The editorial board of the Chicago Tribune has come out strongly in favor of school choice.

In an editorial Thursday titled, “A new chance for school choice in Illinois,” the board of the left-leaning paper lamented the loss of Illinois’ school choice program for disadvantaged students while voicing full support for the federal Educational Choice for Children Act (ECCA), which is part of the federal budget package currently being negotiated in Washington.

“This initiative would offer families a lifeline if their public school isn’t meeting their child’s needs,” the op-ed states. “This federal initiative proposes up to $5 billion annually in tax credits for donations to scholarship-granting organizations, aiming to restore educational opportunities for disadvantaged students in Illinois and nationwide.”

The House-approved budget, passed on May 22, includes the ECCA and is now before the Senate. “We hope that the Senate passes a version of the reconciliation bill that includes this program,” the board writes.

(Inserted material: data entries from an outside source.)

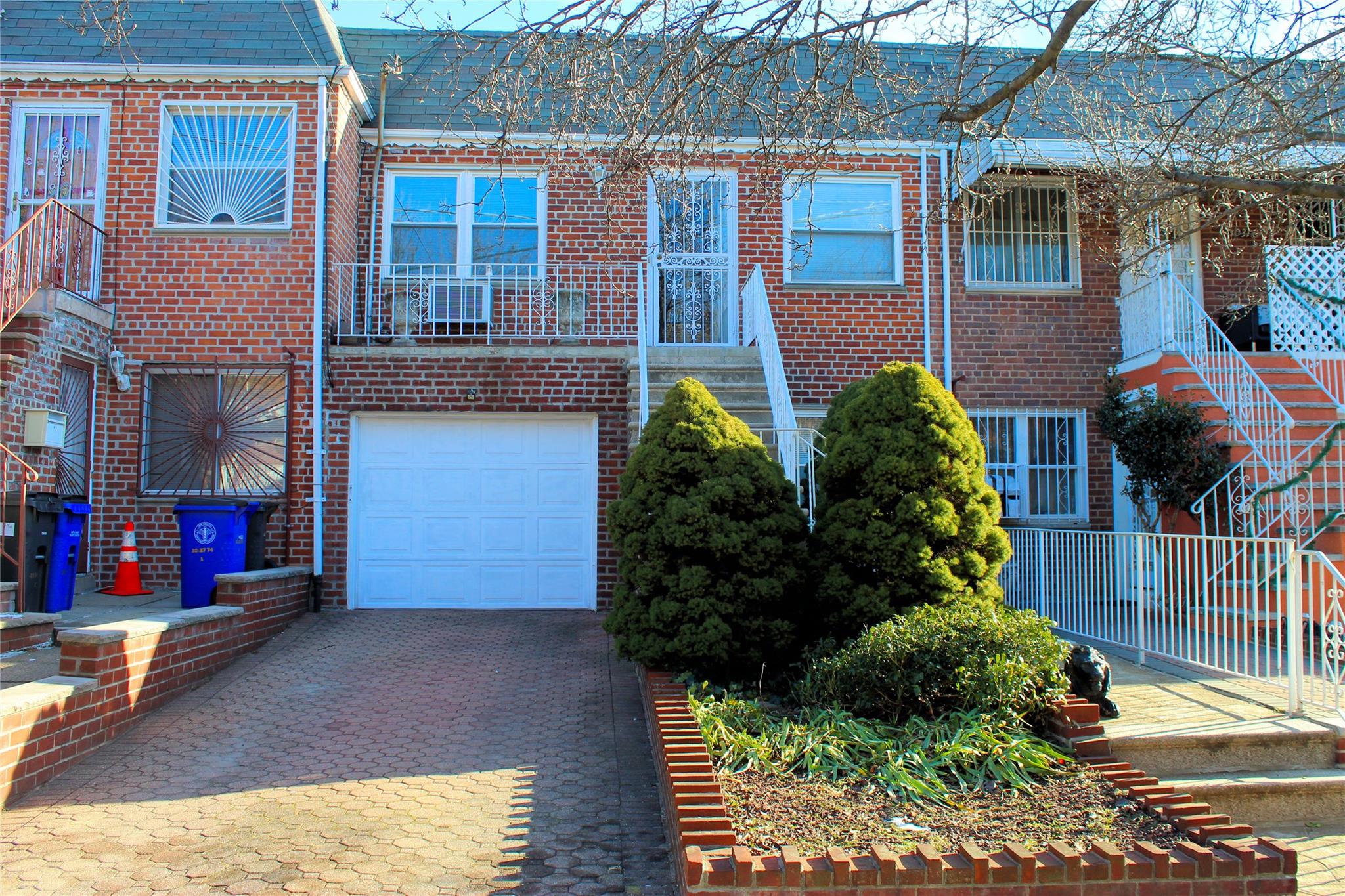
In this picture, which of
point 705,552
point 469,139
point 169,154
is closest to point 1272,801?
point 705,552

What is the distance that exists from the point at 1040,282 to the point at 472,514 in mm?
6812

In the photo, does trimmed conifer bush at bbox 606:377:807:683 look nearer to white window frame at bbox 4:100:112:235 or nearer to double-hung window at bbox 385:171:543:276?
double-hung window at bbox 385:171:543:276

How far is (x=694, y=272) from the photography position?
445 inches

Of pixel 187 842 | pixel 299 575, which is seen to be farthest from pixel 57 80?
pixel 187 842

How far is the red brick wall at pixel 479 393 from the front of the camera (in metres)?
9.83

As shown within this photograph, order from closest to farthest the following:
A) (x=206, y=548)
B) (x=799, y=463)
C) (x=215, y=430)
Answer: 1. (x=799, y=463)
2. (x=206, y=548)
3. (x=215, y=430)

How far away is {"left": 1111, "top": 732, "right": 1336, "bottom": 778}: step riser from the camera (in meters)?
5.44

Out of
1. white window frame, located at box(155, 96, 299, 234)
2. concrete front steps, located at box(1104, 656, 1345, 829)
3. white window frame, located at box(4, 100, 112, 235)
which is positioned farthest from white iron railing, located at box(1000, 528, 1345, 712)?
white window frame, located at box(4, 100, 112, 235)

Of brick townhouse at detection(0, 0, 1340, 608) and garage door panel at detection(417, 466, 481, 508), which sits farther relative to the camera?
garage door panel at detection(417, 466, 481, 508)

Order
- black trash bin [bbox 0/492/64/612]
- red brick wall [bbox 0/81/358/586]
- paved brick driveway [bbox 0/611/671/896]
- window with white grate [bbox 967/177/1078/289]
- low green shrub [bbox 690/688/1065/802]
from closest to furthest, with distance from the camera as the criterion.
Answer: paved brick driveway [bbox 0/611/671/896], low green shrub [bbox 690/688/1065/802], black trash bin [bbox 0/492/64/612], red brick wall [bbox 0/81/358/586], window with white grate [bbox 967/177/1078/289]

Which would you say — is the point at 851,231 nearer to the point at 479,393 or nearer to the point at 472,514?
the point at 479,393

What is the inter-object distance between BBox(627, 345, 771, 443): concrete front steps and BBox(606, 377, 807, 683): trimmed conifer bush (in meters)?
2.48

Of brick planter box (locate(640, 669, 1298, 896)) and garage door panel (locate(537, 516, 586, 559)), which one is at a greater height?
garage door panel (locate(537, 516, 586, 559))

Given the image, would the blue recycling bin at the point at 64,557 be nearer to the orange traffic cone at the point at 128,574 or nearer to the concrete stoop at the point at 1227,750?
the orange traffic cone at the point at 128,574
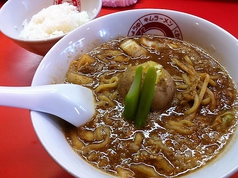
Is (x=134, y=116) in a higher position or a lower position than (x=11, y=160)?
higher

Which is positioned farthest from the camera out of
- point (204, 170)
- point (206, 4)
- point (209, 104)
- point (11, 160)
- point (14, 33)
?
point (206, 4)

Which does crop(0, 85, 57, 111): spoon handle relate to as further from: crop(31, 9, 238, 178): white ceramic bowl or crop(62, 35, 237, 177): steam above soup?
crop(62, 35, 237, 177): steam above soup

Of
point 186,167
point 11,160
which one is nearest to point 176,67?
point 186,167

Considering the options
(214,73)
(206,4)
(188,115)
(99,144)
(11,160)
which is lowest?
(11,160)

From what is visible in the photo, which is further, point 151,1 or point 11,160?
point 151,1

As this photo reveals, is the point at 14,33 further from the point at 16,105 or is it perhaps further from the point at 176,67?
the point at 176,67

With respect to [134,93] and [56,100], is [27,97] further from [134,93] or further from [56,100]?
[134,93]

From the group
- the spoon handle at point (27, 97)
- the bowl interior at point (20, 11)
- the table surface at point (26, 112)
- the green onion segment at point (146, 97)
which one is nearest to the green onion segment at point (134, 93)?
the green onion segment at point (146, 97)

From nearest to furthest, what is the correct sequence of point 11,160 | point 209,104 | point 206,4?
point 209,104 < point 11,160 < point 206,4
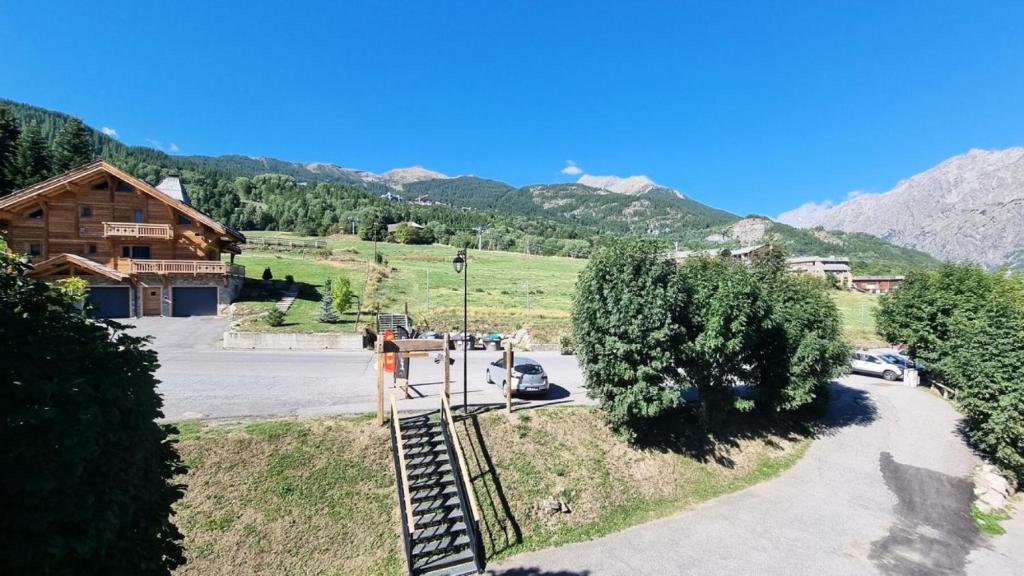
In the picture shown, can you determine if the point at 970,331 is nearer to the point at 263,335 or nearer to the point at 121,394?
the point at 121,394

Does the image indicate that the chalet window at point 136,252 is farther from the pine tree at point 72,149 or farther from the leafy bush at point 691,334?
the pine tree at point 72,149

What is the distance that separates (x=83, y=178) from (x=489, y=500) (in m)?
38.7

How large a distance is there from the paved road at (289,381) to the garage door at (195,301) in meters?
5.84

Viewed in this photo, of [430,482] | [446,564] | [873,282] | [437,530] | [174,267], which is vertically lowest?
[446,564]

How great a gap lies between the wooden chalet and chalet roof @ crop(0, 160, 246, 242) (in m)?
0.05

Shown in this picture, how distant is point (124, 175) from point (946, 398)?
54761 mm

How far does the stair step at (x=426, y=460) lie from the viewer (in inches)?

The editorial explained the board had long supported Invest in Kids, Illinois’ tax credit-funded program that helped lower- and middle-income families send their children to private schools. But state lawmakers allowed the program to expire at the end of 2023 “at the urging of teachers unions … leaving thousands of kids out of options.”

Two-thirds of participants were from lower-income families, and more than half were black and Hispanic.

“Now, these kids and their families have reason to hope,” argues the board.

The paper acknowledged the ECCA is a Republican proposal and went on to challenge some of the common arguments used against educational freedom:

“Opponents of school choice believe that education is a zero-sum game, and that private schools are a threat to the public system. We believe the opposite – that a thriving private and charter system and a strong traditional public system create an education ecosystem that can serve everyone’s needs. There are things private schools can do that public ones can’t, and the same is very much true in reverse.”

The board noted school choice remains popular with a majority of state residents and “introduces accountability into a system that, for decades, has faced little real competition.

“When parents have options, schools must respond – whether by improving curriculum, addressing student behavior issues more effectively, or offering stronger support for struggling learners.”

It also described school choice as a matter of economic fairness.

“Right now, parents with money can tap into alternatives. Poor ones mostly cannot. We view this as fundamentally unfair, and support a world where everyone has access to transformational education options.”

Chicago Public Schools have long struggled under pressure from the Chicago Teachers Union, which wields significant political power. The CTU turned againstMayor Lori Lightfoot and helped current Mayor Brandon Johnson, a former teacher and CTU organizer, win election in 2023.

Budget squabbles and funding fights are a routine occurrence in the Windy City as student performance continues to lag. Perhaps the state of the city’s schools helped influence the editors’ perspective.

The board expressed disappointment that lawmakers in the Democrat-controlled state had “moved on from the thousands of low-income students it left behind a year and a half ago,” when Invest in Kids ended. It also lamented the loss of several private schools that were forced to shut their doors after the program ended.

“Illinois once boasted a program that allowed low-income students to obtain scholarships for private school,” the editorial begins.

Now, with the possible approval of the ECCA, students in all states – including those without existing school choice programs – could receive scholarships toward private schools or the school of their choice, opening educational freedom to all.